■ Selected passage:
Convolutional Neural Networks (CNN)

By Prof. Seungchul Lee
Industrial AI Lab
http://isystems.unist.ac.kr/
POSTECH

Table of Contents

1. Convolution on Image

1.1. Convolution in 1D

In [1]:
%%html
<center><iframe src="https://www.youtube.com/embed/Ma0YONjMZLI?rel=0" 
width="560" height="315" frameborder="0" allowfullscreen></iframe></center>

1.2. Convolution in 2D

Filter (or Kernel)

  • Modify or enhance an image by filtering
  • Filter images to emphasize certain features or remove other features
  • Filtering includes smoothing, sharpening and edge enhancement

  • Discrete convolution can be viewed as element-wise multiplication by a matrix

In [2]:
# Import libraries
import numpy as np
import matplotlib.pyplot as plt
from scipy.misc import imread, imresize
from scipy.signal import convolve2d
from six.moves import cPickle

% matplotlib inline
In [3]:
# Import image
input_image = cPickle.load(open('./image_files/lena.pkl', 'rb'))

# Edge filter
image_filter = np.array([[-1, 0, 1]
                        ,[-1, 0, 1]
                        ,[-1, 0, 1]])

# Compute feature
feature = convolve2d(input_image, image_filter, boundary='symm', mode='same')
In [4]:
# Plot
fig = plt.figure(figsize=(10, 6))
ax1 = fig.add_subplot(1, 3, 1)
ax1.imshow(input_image, 'gray')
ax1.set_title('Input image (512 x 512)', fontsize=15)
ax1.set_xticks([])
ax1.set_yticks([])

ax2 = fig.add_subplot(1, 3, 2)
ax2.imshow(image_filter, 'gray')
ax2.set_title('Image filter (3 x 3)', fontsize=15)
ax2.set_xticks([])
ax2.set_yticks([])

ax3 = fig.add_subplot(1, 3, 3)
ax3.imshow(feature, 'gray')
ax3.set_title('Feature', fontsize=15)
ax3.set_xticks([])
ax3.set_yticks([])
plt.show()
In [5]:
# Import image
input_image = cPickle.load(open('./image_files/lena.pkl', 'rb'))

# Gaussian filter
image_filter = 1/273*np.array([[1,  4,  7,  4, 1]
                              ,[4, 16, 26, 16, 4]
                              ,[7, 26, 41, 26, 7]
                              ,[4, 16, 26, 16, 4]
                              ,[1,  4,  7,  4, 1]])
image_filter = imresize(image_filter, [15, 15])

# Compute feature
feature = convolve2d(input_image, image_filter, boundary='symm', mode='same')
In [6]:
# Plot
fig = plt.figure(figsize=(10, 6))
ax1 = fig.add_subplot(1, 3, 1)
ax1.imshow(input_image, 'gray')
ax1.set_title('Input image (512 x 512)', fontsize=15)
ax1.set_xticks([])
ax1.set_yticks([])

ax2 = fig.add_subplot(1, 3, 2)
ax2.imshow(image_filter, 'gray')

■ Problem:
Duplicate the part of the convolution tutorial starting with "ax2.set_title('Image filter (3" and going on through "ax3.set_xticks([])".

[A data block]
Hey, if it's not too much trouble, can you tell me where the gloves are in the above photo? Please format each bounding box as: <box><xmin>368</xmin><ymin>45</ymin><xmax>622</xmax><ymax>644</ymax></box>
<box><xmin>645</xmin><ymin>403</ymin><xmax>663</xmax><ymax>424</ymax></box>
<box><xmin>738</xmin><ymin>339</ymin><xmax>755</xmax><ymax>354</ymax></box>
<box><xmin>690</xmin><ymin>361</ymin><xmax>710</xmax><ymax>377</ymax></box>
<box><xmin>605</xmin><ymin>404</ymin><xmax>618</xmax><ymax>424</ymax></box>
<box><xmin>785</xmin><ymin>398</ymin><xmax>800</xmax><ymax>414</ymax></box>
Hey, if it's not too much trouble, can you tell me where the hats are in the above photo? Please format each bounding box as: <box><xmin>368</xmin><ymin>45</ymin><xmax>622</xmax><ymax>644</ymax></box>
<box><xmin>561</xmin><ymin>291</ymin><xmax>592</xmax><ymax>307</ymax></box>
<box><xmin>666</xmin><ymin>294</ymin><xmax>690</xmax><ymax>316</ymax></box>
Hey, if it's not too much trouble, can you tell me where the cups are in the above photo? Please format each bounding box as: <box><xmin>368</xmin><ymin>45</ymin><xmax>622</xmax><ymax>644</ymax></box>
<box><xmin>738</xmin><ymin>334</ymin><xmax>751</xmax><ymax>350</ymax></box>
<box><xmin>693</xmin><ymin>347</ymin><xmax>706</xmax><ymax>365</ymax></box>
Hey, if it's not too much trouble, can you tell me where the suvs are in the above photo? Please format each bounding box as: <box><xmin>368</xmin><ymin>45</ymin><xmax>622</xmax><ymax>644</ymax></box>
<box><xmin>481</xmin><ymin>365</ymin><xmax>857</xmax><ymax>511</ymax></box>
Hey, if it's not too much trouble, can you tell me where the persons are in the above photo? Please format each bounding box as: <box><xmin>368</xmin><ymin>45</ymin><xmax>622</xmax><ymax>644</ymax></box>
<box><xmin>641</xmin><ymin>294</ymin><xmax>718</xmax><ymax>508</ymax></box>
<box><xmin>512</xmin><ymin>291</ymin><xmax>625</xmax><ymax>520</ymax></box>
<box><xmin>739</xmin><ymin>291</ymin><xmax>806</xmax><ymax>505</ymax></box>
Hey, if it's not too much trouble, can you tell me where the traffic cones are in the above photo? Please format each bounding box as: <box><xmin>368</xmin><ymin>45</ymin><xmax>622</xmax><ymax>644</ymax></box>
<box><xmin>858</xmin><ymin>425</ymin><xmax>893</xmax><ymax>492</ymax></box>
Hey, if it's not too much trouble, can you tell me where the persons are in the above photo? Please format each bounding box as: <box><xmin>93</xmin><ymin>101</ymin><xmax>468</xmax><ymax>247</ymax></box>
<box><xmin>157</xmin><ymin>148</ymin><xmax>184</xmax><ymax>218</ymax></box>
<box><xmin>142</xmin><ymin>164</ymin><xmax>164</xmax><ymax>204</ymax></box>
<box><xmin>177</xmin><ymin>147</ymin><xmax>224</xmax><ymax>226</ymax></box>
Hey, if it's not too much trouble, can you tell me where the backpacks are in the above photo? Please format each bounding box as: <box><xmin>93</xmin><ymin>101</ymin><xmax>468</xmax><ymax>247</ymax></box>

■ The reply:
ax2.set_title('Image filter (3 x 3)', fontsize=15)
ax2.set_xticks([])
ax2.set_yticks([])

ax3 = fig.add_subplot(1, 3, 3)
ax3.imshow(feature, 'gray')
ax3.set_title('Feature', fontsize=15)
ax3.set_xticks([])